## WHAT YOU NEED TO DO
Output all of the data exactly, keeping any images out of the copy.

## SOURCE DATA
================================

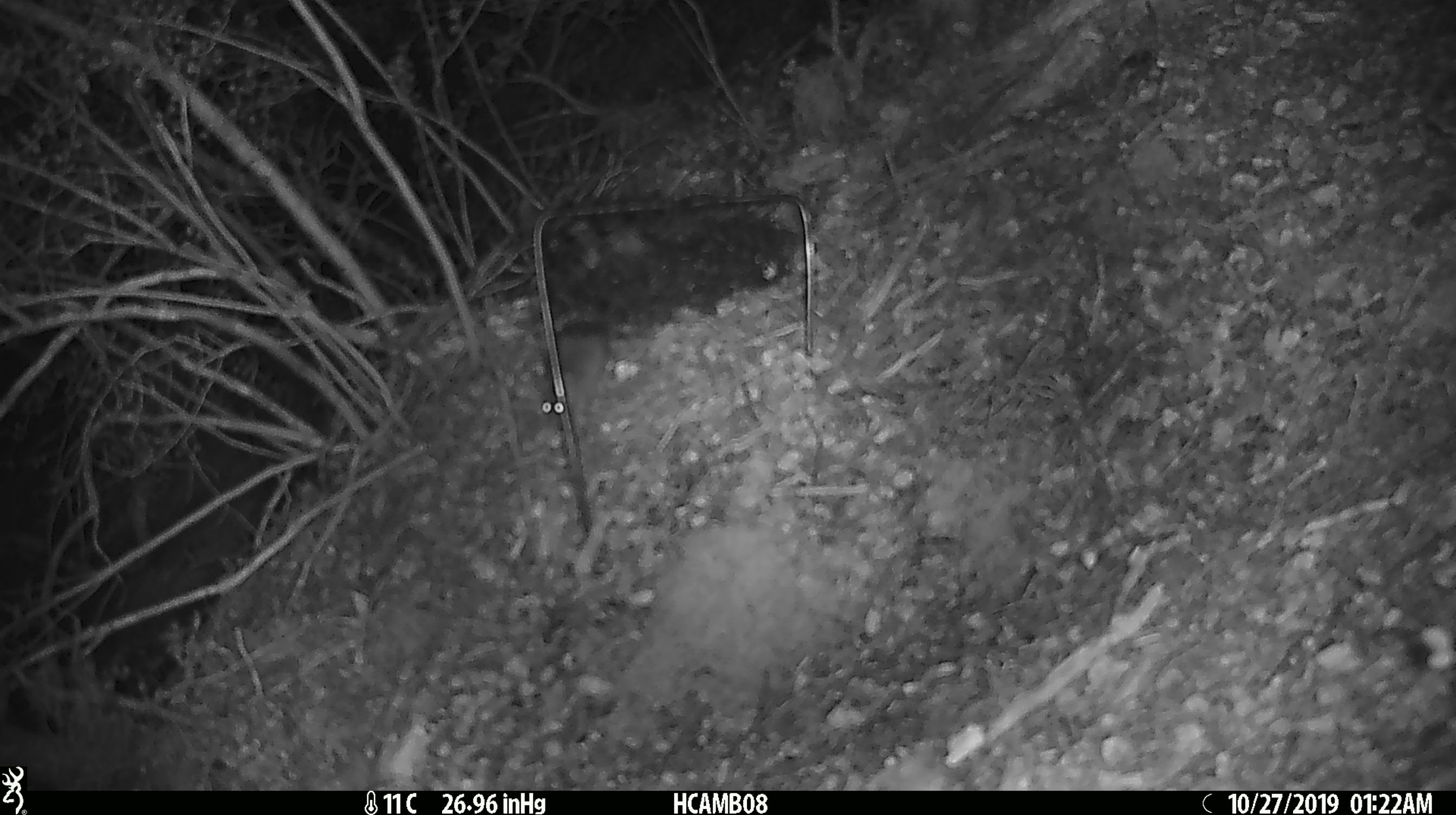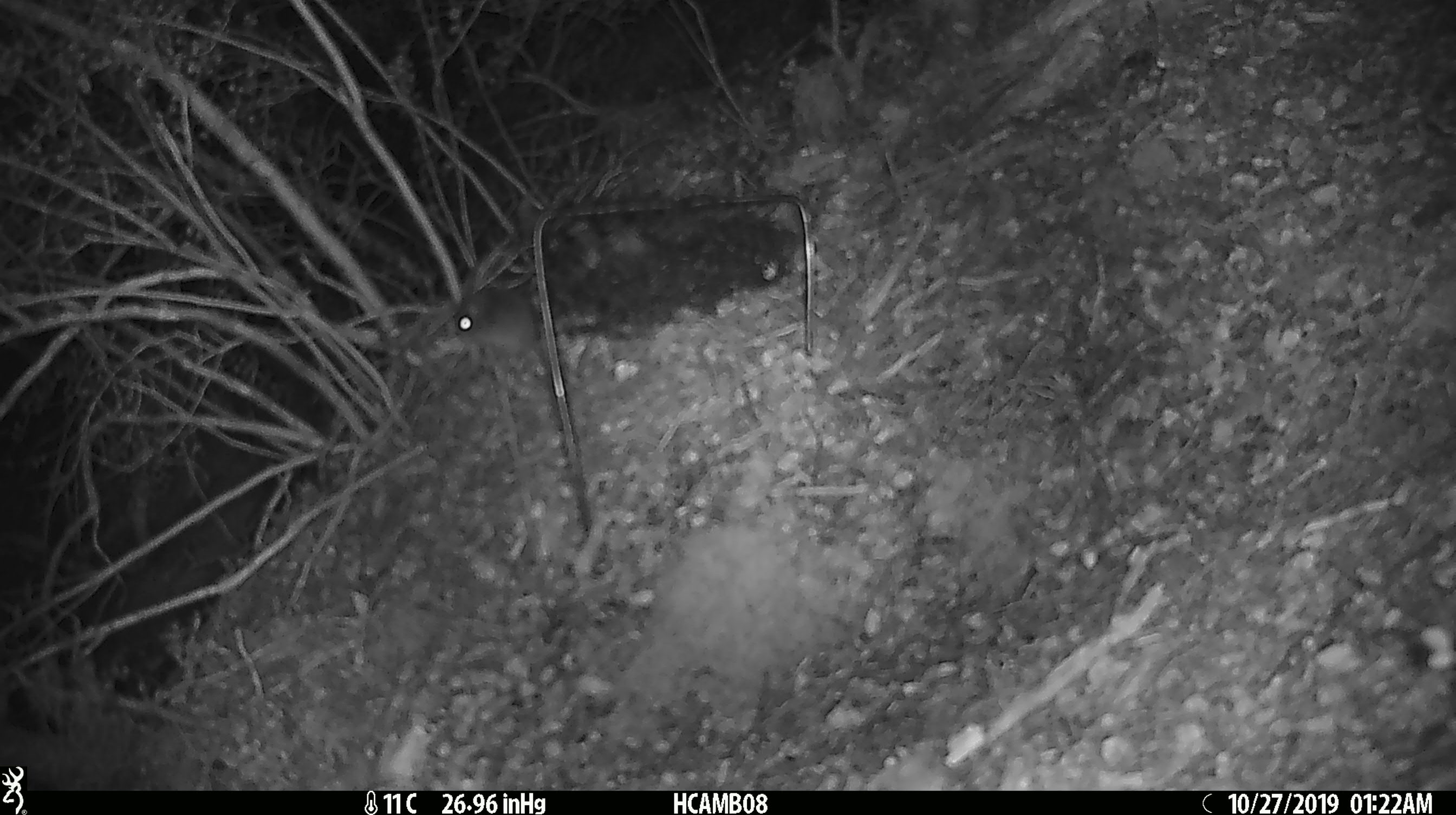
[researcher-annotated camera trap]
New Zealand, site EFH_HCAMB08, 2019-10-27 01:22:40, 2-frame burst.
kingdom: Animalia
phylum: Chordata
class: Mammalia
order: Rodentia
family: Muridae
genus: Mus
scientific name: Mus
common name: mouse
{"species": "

================================

## SOLVED PROBLEM
[researcher-annotated camera trap]
New Zealand, site EFH_HCAMB08, 2019-10-27 01:22:40, 2-frame burst.
kingdom: Animalia
phylum: Chordata
class: Mammalia
order: Rodentia
family: Muridae
genus: Mus
scientific name: Mus
common name: mouse
{"species": "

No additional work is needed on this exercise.